La Commission européenne veut utiliser la commande publique pour soutenir l’industrie de l’Union. Son projet d’Industrial Accelerator Act, présenté le 4 mars 2026, prévoit des exigences ciblées d’origine européenne et de faible empreinte carbone. Cependant, le texte ne crée pas encore une règle applicable à tous les appels d’offres. Il ne prévoit pas non plus un seuil général de 50 % de contenu européen. Le Parlement européen et le Conseil doivent encore l’examiner. Dès lors, les fournisseurs ont intérêt à préparer leurs preuves sans présenter la réforme comme acquise.
Une réforme encore en discussion

La Commission européenne a présenté sa proposition le 4 mars 2026. De plus, le texte vise plusieurs secteurs stratégiques, dont l’acier, l’aluminium, le béton et certains véhicules électriques.
Toutefois, la procédure législative continue. Le Parlement européen et le Conseil peuvent modifier les seuils, les dates ou les exceptions. Ainsi, une entreprise doit parler de « projet » dans son offre, sa veille commerciale ou sa communication.
Le texte publié sur EUR-Lex porte le numéro 2026/0068/COD. Il cherche à favoriser des produits européens ou moins carbonés. En revanche, il ne ferme pas automatiquement tous les marchés aux produits fabriqués ailleurs.
Le seuil de 50 % ne constitue pas une règle unique
Le chiffre de 50 % apparaît dans certaines dispositions techniques. Pourtant, il ne résume pas la réforme. Le projet adapte les exigences au produit concerné.
Pour les industries très consommatrices d’énergie, les règles envisagées s’appliqueraient aux procédures lancées à partir du 1er janvier 2029. Concrètement, elles combineraient origine et performance carbone.
Acier : au moins 25 % du volume en acier bas carbone dès le 1er janvier 2029.

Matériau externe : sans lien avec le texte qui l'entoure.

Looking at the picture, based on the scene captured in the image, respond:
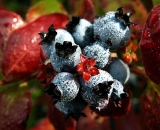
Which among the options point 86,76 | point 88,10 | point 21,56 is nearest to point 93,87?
point 86,76

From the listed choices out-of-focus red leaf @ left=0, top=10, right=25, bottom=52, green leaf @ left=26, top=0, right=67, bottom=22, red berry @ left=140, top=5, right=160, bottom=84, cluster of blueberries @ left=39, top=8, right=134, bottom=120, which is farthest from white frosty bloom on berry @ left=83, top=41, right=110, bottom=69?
green leaf @ left=26, top=0, right=67, bottom=22

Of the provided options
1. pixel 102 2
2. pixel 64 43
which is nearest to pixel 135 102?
pixel 102 2

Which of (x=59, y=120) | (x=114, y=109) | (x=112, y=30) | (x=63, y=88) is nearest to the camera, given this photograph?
(x=63, y=88)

Béton et mortier : au moins 5 % bas carbone et d’origine européenne à la même date.
Aluminium : au moins 25 % bas carbone et d’origine européenne.
Véhicules électriques : assemblage dans l’Union et seuils ciblés sur les composants.

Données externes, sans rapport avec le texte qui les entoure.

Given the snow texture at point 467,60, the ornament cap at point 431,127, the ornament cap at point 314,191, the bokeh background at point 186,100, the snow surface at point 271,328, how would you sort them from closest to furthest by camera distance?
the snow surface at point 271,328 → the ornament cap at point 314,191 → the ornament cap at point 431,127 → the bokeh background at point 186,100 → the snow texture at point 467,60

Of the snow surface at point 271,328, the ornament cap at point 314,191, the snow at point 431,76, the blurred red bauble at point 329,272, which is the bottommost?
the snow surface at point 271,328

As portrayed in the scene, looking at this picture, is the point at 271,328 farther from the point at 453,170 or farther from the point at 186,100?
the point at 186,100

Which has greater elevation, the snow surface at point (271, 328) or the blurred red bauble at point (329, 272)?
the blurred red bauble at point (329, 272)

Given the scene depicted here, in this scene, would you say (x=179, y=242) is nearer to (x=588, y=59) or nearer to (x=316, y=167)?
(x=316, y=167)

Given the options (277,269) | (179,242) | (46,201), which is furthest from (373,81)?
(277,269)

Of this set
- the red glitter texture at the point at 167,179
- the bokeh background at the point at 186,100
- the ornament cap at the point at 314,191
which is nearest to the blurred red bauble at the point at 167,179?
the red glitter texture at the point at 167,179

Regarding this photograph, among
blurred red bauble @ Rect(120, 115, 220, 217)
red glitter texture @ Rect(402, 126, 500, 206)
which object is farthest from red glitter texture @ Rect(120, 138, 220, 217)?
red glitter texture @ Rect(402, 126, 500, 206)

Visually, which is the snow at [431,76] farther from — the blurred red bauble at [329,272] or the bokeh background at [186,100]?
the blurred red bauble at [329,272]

Pour certains véhicules électriques, la proposition mentionne notamment 70 % de composants européens, hors batterie. Ensuite, elle prévoit des seuils propres à la chaîne de traction et aux systèmes électroniques.
L’origine européenne devra reposer sur des documents

En pratique, une adresse commerciale en Europe ne prouve pas l’origine du produit. Le projet renvoie aux règles du Code des douanes de l’Union. Ainsi, le fabricant devra identifier le lieu de production et la dernière transformation substantielle.

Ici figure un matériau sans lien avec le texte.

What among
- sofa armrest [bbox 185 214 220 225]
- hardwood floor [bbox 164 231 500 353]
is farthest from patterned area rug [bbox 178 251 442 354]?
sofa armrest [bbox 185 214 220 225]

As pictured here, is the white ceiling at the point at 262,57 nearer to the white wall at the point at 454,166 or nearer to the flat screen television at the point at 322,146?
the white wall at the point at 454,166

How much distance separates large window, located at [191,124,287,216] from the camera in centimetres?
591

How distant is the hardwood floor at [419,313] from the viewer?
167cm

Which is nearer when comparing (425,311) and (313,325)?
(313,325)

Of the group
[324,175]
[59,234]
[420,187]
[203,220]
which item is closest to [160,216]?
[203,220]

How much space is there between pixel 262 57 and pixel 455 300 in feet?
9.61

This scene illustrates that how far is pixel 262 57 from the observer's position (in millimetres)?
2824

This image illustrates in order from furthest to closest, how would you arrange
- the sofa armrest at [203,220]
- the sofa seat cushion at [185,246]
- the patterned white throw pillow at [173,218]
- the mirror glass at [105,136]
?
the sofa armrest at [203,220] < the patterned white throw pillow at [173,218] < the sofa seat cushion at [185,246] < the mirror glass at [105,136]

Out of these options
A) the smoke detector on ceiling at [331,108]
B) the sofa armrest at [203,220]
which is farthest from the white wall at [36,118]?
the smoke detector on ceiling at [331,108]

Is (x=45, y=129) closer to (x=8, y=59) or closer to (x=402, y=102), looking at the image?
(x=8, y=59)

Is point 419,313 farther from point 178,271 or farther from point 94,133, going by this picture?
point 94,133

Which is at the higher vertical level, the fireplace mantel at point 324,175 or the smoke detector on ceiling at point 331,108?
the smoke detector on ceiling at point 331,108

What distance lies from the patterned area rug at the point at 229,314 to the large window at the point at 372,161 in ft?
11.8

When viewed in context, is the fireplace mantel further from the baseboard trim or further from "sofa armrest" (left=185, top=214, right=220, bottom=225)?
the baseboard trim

Par ailleurs, certains contenus issus de pays liés à l’Union par un accord peuvent bénéficier d’une équivalence. Cette question dépendra du marché et du texte final. Le fournisseur doit donc éviter les formules générales comme « fabrication 100 % européenne » sans dossier précis.
Six preuves à réunir avant les futurs appels d’offres
Une PME peut organiser ses informations dès maintenant. Ainsi, elle gagnera du temps lorsque les acheteurs demanderont une traçabilité plus fine.
Cartographier les produits, les sites de fabrication et les composants principaux.
Obtenir des déclarations d’origine cohérentes auprès des fournisseurs.
Conserver les factures, nomenclatures et documents douaniers utiles.
Rassembler les données carbone, labels et déclarations environnementales disponibles.
Identifier les sous-traitants et les dépendances à un seul pays.
Mesurer l’effet d’un approvisionnement européen sur le prix et le délai.
Cependant, chaque preuve doit correspondre au produit offert. En effet, une attestation de groupe ou un bilan carbone global ne suffit pas toujours pour justifier un composant précis.
Présenter ces éléments sans alourdir le mémoire technique

Concrètement, le fournisseur peut créer une matrice à quatre colonnes : exigence, réponse, preuve et annexe. L’acheteur retrouve alors rapidement le document utile.
BDMP a déjà montré l’intérêt de préparer des dossiers plus solides avant les appels d’offres et de hiérarchiser les informations attendues par les acheteurs. Ainsi, l’entreprise relie chaque promesse à une pièce vérifiable.
Enfin, un profil fournisseur visible et documenté facilite le sourcing. Le prix reste essentiel, mais la disponibilité des composants et les risques de rupture compteront davantage.
Pour agir, l’entreprise peut tester une gamme prioritaire, demander les pièces manquantes et préparer une fiche par produit. Le Bulletin des Communes présente aussi les adaptations à anticiper. La réforme reste un projet, mais elle annonce une demande durable de traçabilité.